[Collected data]
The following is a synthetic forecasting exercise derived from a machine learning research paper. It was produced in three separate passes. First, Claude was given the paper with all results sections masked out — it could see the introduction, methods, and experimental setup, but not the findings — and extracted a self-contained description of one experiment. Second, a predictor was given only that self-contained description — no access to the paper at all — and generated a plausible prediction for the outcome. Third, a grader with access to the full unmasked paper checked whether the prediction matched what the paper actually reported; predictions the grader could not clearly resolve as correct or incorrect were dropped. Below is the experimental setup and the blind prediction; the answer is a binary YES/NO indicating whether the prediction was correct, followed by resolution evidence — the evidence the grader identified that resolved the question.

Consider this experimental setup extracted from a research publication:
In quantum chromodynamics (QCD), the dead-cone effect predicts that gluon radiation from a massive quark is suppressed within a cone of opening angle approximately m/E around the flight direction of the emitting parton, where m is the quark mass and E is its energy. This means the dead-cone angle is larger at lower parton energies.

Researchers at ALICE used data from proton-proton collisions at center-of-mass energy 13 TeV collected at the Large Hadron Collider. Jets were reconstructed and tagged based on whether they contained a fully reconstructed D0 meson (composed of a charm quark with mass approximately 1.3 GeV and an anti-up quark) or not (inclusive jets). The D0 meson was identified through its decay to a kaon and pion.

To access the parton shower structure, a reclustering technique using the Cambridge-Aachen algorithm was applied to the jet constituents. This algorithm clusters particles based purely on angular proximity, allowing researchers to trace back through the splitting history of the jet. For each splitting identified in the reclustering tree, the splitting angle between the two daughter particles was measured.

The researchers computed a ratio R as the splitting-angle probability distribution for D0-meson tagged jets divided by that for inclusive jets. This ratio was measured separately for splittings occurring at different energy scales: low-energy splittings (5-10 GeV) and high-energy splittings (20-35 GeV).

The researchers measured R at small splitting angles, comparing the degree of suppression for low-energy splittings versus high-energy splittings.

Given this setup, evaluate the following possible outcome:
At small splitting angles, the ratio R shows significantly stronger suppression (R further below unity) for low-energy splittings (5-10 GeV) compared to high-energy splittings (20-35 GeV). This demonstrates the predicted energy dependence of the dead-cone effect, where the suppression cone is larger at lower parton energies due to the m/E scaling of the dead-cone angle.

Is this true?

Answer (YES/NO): YES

- **WORK REQUEST**
An exact copy of the lines above, from the one containing "To access the" down to the one containing "Given this setup, evaluate" and including both, is the whole answer; retype it and nothing else.

- **SOLUTION TO THE EXERCISE**
To access the parton shower structure, a reclustering technique using the Cambridge-Aachen algorithm was applied to the jet constituents. This algorithm clusters particles based purely on angular proximity, allowing researchers to trace back through the splitting history of the jet. For each splitting identified in the reclustering tree, the splitting angle between the two daughter particles was measured.

The researchers computed a ratio R as the splitting-angle probability distribution for D0-meson tagged jets divided by that for inclusive jets. This ratio was measured separately for splittings occurring at different energy scales: low-energy splittings (5-10 GeV) and high-energy splittings (20-35 GeV).

The researchers measured R at small splitting angles, comparing the degree of suppression for low-energy splittings versus high-energy splittings.

Given this setup, evaluate the following possible outcome:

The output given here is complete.